For all immunohistochemical staining except for Ctip2-staining, we used the same procedure. Sections were rinsed 3 × 10 min in PBS-Tx followed by 60 min incubation in a blocking solution containing PBS-Tx with either 5% NGS or 3% Bovine serum albumin (BSA). Sections were incubated with the primary antibodies diluted in the blocking solution for 48 h at 4°C, rinsed 3 × 10 min in PBS-Tx, and incubated with secondary antibodies diluted in PBS-Tx overnight at room temperature. Finally, sections were rinsed 3 × 10 min in PBS. For Ctip2-staining, sections were heated to 80°C for 15 minutes in 10 mM sodium citrate (SC, pH 8.5). After cooling to room temperature, the sections were permeabilized by washing them 3 times in SC buffer containing 0.3 % Triton X-100 (SC-Tx) and subsequently pre-incubated in a blocking solution containing SC-Tx and 3 % BSA for one hour at room temperature. Next, sections were incubated with the primary antibodies diluted in the blocking solution for 48 h at 4°C, rinsed 2 × 15 min in SC-Tx and 1%BSA, and incubated with secondary antibodies diluted in SC-Tx and 1%BSA for overnight at room temperature. Finally, sections were rinsed 3 × 10 min in PBS. After staining, sections were mounted on SuperfrostPlus microscope slides (Thermo Fisher Scientific) in Tris-gelatin solution (0.2% gelatin in Tris-buffer, pH 7.6), dried, and coverslipped with entellan in a toluene solution (Merck Chemicals, Darmstadt, Germany).

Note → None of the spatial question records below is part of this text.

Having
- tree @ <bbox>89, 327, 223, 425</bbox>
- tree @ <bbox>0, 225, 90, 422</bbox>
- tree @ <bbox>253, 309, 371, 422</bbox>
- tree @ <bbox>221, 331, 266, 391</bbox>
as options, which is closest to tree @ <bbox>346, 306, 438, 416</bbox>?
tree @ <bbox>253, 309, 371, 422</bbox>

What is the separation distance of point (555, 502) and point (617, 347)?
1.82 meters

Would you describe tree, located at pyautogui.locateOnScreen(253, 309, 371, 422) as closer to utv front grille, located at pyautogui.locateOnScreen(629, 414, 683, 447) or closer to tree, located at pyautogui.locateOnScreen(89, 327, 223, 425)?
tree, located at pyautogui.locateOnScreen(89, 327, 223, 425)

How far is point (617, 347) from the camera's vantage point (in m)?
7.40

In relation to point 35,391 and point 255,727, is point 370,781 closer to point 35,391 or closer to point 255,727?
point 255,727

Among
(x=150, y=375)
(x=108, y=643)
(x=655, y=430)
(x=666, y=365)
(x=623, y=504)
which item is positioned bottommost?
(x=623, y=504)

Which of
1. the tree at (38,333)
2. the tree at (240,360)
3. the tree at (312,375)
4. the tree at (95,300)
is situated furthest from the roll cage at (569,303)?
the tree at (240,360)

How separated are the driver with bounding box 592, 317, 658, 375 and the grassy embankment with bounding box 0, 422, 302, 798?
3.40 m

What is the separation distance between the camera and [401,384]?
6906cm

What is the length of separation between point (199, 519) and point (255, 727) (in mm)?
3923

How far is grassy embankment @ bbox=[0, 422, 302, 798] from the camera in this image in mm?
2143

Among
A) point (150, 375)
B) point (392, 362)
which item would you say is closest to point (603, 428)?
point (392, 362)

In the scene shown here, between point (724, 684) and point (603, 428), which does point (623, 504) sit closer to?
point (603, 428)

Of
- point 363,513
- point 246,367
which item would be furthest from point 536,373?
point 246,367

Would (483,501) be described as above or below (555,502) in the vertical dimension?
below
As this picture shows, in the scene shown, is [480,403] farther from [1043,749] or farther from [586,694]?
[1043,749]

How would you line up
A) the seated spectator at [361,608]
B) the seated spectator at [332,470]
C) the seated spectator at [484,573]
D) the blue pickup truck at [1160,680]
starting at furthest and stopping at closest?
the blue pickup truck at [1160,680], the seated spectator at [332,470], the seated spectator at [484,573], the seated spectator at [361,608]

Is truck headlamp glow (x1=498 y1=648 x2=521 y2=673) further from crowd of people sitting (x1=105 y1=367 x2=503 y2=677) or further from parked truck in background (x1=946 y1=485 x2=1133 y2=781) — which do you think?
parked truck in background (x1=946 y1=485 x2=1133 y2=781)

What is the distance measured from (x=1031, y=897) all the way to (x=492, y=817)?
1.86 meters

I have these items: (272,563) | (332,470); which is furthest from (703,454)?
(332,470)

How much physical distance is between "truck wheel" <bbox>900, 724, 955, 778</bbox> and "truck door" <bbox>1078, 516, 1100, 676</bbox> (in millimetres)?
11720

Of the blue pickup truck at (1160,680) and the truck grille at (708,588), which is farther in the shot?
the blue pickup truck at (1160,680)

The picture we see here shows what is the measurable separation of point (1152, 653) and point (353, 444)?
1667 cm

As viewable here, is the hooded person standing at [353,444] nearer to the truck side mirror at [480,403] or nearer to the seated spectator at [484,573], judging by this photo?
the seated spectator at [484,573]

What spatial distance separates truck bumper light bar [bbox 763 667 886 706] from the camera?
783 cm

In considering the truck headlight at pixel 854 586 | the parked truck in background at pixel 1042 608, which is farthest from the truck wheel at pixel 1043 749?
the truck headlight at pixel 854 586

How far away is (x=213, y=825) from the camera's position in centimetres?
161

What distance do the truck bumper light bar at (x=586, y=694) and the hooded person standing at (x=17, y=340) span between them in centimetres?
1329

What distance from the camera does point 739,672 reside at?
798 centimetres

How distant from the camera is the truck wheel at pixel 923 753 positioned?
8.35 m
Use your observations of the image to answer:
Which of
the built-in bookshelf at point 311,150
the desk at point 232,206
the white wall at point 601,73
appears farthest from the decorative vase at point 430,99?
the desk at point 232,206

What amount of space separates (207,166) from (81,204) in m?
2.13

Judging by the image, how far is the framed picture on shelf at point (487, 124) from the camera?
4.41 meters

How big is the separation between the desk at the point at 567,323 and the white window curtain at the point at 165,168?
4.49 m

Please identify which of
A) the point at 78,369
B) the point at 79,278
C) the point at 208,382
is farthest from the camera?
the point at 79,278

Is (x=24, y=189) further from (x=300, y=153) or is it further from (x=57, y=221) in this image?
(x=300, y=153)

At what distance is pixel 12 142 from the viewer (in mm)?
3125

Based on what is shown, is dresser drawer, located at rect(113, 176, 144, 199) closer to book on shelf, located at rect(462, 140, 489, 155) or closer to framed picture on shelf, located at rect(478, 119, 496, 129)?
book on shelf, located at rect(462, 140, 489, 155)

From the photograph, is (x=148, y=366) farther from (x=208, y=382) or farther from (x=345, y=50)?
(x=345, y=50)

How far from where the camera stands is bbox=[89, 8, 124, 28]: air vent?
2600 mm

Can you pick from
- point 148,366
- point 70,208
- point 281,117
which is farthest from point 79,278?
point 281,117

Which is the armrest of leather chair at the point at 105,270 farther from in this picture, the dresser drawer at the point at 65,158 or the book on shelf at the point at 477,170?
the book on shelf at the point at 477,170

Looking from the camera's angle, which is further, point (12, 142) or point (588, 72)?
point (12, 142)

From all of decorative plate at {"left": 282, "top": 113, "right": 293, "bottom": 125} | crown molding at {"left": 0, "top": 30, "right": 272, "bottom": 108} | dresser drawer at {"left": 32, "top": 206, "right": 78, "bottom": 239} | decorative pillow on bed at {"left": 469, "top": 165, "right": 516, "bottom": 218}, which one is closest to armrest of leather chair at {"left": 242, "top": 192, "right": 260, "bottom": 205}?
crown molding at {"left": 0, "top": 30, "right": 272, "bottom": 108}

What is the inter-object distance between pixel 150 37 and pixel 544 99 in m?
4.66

Coverslipped samples were imaged using an Axio ScanZ.1 fluorescent scanner, equipped with a 10× objective, Colibri.2 LED light source, and a quadruple emission filter (Plan-Apochromat 10×, NA 0.45, excitation 488/546, emission 405/488/546/633, Carl Zeiss). To quantify the colocalization of GFP-, PCP4-, and Ctip2-immunolabeling, confocal images were acquired in sections taken at every 240 μm throughout the entorhinal cortex, using a confocal microscope (Zeiss LSM 880 AxioImager Z2) with a 40× oil objective (Plan Apochromat 40× oil, NA 1.3, Carl Zeiss). The number of immunohistochemically labelled neurons was quantified in a fixed Z-level of the confocal images using Image J software (http://rsb.info.nih.gov/ij).

Delineations of EC layers

The border of superficial layers (I-III) and the thin acellular layer IV (lamina dissecans) were delineated based on previous studies (Insausti et al., 1997). Layers Va and Vb were differentiated based on cell size, cell density, cell marker, and the projection patterns. LVb neurons are densely packed small cells that are PCP4-positive, whereas LVa is made up of sparsely distributed large cells which project to various cortical- and subcortical regions (Supplementary Fig. 1) (Kitamura et al., 2017; Ohara et al., 2018; Sürmeli et al., 2015). The border between layer Vb and VI is more difficult to identify, since PCP4-staining also labels LVI neurons. We determined this border based on the cell density which decreases in LVI. In case of MEC, the border can also be identified since the typical columnar organization of LVb stops upon entering LVI.

Statistics

Statistical analyses were performed using GraphPad Prism (GraphPad Software) or MATLAB (MathWorks). The details of tests used are described with the results. Differences between the groups were tested using paired and unpaired t-tests. Group comparisons were made using one-way ANOVA followed by Bonferroni post-hoc tests to control for multiple comparisons. All statistical tests were two-tailed, and thresholds for significance were placed at *p < 0.05, **p < 0.01, and ***p < 0.001. All data are shown as mean ± SEM. No statistical methods were used to pre-determine sample size but the number of mice and cells for each experiment is similar with previous studies in the field (Doan et al., 2019; Nilssen et al., 2018). Mice were randomly selected from both sexes, and all experiments were successfully replicated in several samples. No blinding was used during data acquisition, but electrophysiological data analyses were performed blind to groups.